Vigil@nce: Windows, code execution via ICM
August 2008 by Vigil@nce
An attacker can create a malicious MetaFile image leading to code execution when it is displayed in Windows.
Consequences: user access/rights
Means of attack: no proof of concept, no attack
Ability of attacker: expert (4/4)
Confidence: confirmed by the editor (5/5)
Diffusion of the vulnerable configuration: high (3/3)
Creation date: 13/08/2008
Microsoft Windows 2000 [confidential versions]

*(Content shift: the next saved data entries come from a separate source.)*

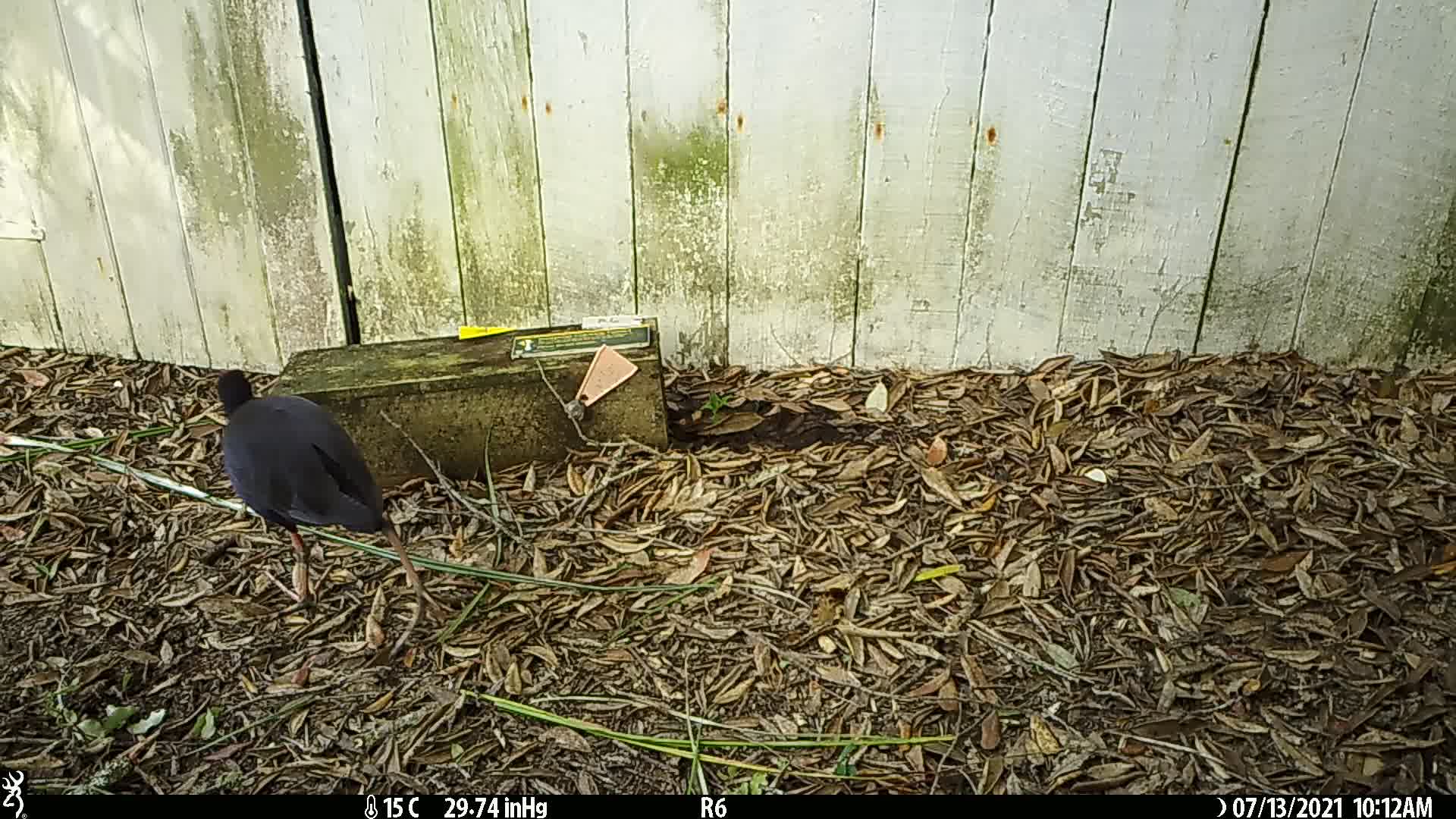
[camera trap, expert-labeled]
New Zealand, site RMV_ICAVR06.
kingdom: Animalia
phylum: Chordata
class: Aves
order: Gruiformes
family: Rallidae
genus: Porphyrio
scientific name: Porphyrio melanotus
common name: australasian swamphen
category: pukeko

Microsoft Windows 2003 [confidential versions]
Microsoft Windows XP [confidential versions]
The ICM (Image Color Management) system uses ICC (International Color Consortium) information indicating how to adjust colors depending on the display or printing device.
The MSCMS (Microsoft Color Management System) module uses ICC, and is implemented in the mscms.dll library.
However, a malformed EMF MetaFile creates an overflow in the InternalOpenColorProfile() function of mscms.dll.
As EMF image are automatically displayed by Internet Explorer, Outlook and Outlook Express, an attacker can create a web page or send an email in order to execute code on victim’s computer.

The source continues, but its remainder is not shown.